Township works with residents on sober living residences

Mayor and council seeking support from state legislators, attorneys

Confused and concerned, residents of Lee Ann Drive in the Blackwood section of Gloucester Township packed the courtroom for the township’s council meeting March 9 to seek  answers and support from elected officials.

In the coming weeks, Gloucester Township Council hopes to provide both.

According to various residents at the meeting who spoke during public comment, residents along Lee Ann Drive learned that a Cooperative Sober Living Residence is seeking an approved F-class license that will allow for a 10-person home along the street.

The facility would be operated by Dignity Hall LLC and focus on helping people recovering from drug and alcohol addictions, according to the company’s website.

During public comment, residents were concerned about how a business can be located in a residential zone without input from municipalities: No township official was aware of the  sober living residence’s potential location at 15 Lee Ann Drive until residents brought it to the attention of the township.

Following the meeting, Gloucester Township Council Solicitor David Carlamere explained that the Department of Community Affairs (DCA) first introduced Cooperative Sober Living Residences in 2017, with state approval in early 2018.

“That allows property to be utilized for sober living, for those recovering from alcohol, opioid and other drug addictions,” Carlamere explained. “They qualified [sober living homes] under DCA regulations for residential areas.”

But as sober living residences begin to pop up across the state, municipalities are becoming concerned about the lack of information and transparency on the issue. According to Carlamere, the DCA claimed it provided notification of such institutions during its introduction years ago. But he added it is suspicious that not one of the state’s more than 500 municipalities responded to the notice.

“The question becomes, how transparent was that notification that not one municipality responded?” Carlamere asked. “So when someone wants to purchase and open up a place like this, they are totally subject to DCA regulations and licensing, and the municipality has no say.

“So the township and municipalities don’t know that anything is happening until they somehow get notification elsewhere, and in that case, it’s by the residents of that street.”

Having met with residents on the issue a few times leading up to the March 9 council meeting, Carlamere said the township acknowledges there is a need for the residences,  but that the lack of input from municipalities on where they can go is worrisome.

“The township has to be reasonable to what the need is … Everyone recognizes that there is a need for this transition to community living for those struggling with addiction,” he noted.

The proposed sober living residence, according to township officials, would be approximately 900 feet away from Chews Elementary School, property corner to property corner. That is one of numerous concerns Gloucester Township has regarding the issue.

“What kind of a major impact will it have on a small community setting such as Lee Ann Drive, that is only 28 homes, as opposed to a larger, community setting, where it could be assimilated a lot better?” Carlamere asked.

“Those are factors that municipalities should at least have an opportunity to evaluate.”

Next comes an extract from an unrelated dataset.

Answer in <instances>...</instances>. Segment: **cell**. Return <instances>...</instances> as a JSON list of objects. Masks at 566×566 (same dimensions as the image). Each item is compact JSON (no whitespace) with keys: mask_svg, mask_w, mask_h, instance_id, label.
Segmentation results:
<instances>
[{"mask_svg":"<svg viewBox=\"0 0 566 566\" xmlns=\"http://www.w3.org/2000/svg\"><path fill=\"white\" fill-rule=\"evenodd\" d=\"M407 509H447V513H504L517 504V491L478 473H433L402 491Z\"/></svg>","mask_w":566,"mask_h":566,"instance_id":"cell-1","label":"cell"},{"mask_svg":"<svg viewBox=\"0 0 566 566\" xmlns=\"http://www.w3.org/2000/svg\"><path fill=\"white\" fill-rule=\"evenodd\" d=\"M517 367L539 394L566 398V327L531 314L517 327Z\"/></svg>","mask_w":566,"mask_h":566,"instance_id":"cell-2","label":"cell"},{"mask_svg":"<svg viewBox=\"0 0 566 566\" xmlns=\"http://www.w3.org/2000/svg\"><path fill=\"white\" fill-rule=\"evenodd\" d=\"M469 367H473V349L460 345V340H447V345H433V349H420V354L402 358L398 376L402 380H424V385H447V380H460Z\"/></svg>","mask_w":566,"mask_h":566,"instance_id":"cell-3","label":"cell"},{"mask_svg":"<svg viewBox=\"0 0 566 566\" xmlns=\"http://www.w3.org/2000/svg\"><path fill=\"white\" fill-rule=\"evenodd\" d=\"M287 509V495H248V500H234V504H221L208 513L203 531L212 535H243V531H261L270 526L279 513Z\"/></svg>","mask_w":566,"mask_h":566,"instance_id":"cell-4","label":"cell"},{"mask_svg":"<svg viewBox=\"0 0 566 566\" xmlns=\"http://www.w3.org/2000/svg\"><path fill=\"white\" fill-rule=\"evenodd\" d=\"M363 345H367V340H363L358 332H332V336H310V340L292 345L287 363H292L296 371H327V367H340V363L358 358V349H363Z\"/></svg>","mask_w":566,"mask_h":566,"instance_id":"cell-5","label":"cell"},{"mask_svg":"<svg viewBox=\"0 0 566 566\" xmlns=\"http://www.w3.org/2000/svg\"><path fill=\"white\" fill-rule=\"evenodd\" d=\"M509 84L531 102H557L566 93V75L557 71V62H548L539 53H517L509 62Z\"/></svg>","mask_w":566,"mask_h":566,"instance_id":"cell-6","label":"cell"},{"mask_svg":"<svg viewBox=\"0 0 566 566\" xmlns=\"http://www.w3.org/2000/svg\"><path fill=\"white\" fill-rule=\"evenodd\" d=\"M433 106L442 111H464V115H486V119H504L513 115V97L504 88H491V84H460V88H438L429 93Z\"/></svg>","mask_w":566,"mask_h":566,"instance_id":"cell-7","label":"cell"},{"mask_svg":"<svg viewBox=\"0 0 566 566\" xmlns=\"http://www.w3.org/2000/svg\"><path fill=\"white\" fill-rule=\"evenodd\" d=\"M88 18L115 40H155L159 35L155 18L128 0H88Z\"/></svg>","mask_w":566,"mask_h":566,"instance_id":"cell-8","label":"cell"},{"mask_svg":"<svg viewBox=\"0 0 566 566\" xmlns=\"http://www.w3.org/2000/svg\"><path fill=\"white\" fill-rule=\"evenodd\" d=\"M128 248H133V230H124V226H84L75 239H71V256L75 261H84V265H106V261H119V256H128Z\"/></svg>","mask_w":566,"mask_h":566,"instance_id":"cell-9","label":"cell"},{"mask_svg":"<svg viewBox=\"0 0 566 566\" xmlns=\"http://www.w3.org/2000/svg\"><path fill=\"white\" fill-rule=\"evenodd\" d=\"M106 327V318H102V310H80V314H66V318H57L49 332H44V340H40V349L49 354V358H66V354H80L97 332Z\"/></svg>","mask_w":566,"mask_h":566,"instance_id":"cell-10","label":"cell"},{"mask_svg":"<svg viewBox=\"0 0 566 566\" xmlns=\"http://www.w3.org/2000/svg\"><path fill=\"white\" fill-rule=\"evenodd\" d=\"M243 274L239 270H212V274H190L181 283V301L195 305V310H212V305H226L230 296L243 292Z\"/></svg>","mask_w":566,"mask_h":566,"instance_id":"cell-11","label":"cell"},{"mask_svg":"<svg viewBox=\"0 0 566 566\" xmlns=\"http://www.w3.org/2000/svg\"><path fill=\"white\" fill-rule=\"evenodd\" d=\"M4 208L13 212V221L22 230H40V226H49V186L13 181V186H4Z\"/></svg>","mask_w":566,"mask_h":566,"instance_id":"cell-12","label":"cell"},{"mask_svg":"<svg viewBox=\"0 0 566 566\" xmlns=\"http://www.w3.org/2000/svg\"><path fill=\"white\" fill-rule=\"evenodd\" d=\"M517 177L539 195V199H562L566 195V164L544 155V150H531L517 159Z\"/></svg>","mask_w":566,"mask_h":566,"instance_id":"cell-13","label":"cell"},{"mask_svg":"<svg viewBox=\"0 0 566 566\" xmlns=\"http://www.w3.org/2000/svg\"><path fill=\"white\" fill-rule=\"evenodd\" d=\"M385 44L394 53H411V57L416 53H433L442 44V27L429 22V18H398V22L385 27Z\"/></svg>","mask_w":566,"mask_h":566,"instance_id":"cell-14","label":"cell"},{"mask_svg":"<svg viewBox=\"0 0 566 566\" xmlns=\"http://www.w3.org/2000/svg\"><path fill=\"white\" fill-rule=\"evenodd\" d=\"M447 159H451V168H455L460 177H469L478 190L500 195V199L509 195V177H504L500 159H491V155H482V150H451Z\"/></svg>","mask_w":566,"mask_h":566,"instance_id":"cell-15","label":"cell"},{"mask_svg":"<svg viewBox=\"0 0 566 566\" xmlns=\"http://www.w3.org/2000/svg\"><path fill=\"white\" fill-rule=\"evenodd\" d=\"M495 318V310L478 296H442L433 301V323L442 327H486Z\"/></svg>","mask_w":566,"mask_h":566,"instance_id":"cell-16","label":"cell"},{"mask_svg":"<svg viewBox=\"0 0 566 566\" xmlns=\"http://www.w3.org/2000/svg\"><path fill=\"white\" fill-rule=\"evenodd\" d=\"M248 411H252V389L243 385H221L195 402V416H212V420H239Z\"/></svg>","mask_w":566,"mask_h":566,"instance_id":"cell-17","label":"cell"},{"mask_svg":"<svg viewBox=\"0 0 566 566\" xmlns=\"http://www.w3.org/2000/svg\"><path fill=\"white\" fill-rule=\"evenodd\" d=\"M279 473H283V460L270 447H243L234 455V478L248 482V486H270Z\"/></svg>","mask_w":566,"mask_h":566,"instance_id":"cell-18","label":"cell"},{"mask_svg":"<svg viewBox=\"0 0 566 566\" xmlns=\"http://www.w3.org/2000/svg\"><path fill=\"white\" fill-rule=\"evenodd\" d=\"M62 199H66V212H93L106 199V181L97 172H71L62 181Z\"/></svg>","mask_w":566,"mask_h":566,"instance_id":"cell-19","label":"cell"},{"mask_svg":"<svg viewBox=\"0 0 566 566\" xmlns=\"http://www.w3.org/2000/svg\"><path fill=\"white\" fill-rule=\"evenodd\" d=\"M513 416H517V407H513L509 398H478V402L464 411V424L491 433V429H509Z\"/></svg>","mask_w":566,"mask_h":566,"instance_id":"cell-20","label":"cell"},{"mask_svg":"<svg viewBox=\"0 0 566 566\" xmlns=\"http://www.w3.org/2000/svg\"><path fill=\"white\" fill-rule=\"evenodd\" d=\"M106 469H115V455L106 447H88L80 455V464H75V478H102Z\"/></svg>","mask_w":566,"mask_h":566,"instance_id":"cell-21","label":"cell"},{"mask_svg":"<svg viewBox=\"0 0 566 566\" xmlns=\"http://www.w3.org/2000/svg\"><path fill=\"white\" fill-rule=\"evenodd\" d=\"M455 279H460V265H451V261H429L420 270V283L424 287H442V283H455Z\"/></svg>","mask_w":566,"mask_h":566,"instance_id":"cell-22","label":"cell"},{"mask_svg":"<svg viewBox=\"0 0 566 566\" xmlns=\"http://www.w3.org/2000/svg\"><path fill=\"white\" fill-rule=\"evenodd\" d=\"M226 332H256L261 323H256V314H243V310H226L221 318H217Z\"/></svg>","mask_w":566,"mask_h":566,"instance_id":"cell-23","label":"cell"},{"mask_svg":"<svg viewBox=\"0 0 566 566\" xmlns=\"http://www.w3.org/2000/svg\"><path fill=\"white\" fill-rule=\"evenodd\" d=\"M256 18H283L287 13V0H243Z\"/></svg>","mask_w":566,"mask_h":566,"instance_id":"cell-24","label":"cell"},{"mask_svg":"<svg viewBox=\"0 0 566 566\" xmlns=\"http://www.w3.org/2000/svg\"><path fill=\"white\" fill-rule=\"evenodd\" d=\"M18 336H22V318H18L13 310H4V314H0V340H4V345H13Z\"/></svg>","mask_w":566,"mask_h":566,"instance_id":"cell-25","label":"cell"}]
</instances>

Moving forward, the solicitor said the township has reached out to its legislators and attorneys for additional help in understanding the regulations in place, as well as ways it can go about regulating such locations in the future.

Most urgent, Carlamere added, the township continues to seek help navigating the potential location on Lee Ann Drive.

“It’s been a very positive exchange between government and residents of Lee Ann Drive,” he said. “We’ve been working diligently to come up with some regulations that are appropriate, and not arbitrary, for the municipality to be able to protect its residents.”

During the meeting, Councilman Dan Hutchinson said council is looking at “everything and anything” that might be able to help the township better regulate where such locations could hypothetically go in the township. It is not known if the passing of any ordinance would affect the current application for Lee Ann Drive.

“We don’t know what effect the passing of an ordinance would have retroactively,” Hutchinson said. “But we are looking at everything and anything.

“This Lee Ann Drive situation is deeply concerning to everybody [on council],” he added.  “It’s bothered me every single day since I heard about it. It’s an attack on home ownership.”

In other news:

  • After a review by the township’s planning board, council is expected to have a public hearing regarding three ordinances on affordable housing at its next meeting later in March.
  • After two failed bid periods, the township is expected to negotiate with companies  regarding improvements to Lakeside Business Park and Hidden Mill Estates.
  • The township granted permission to close a portion of the Black Horse Pike in May for its parade celebrating the 325th anniversary of Gloucester Township.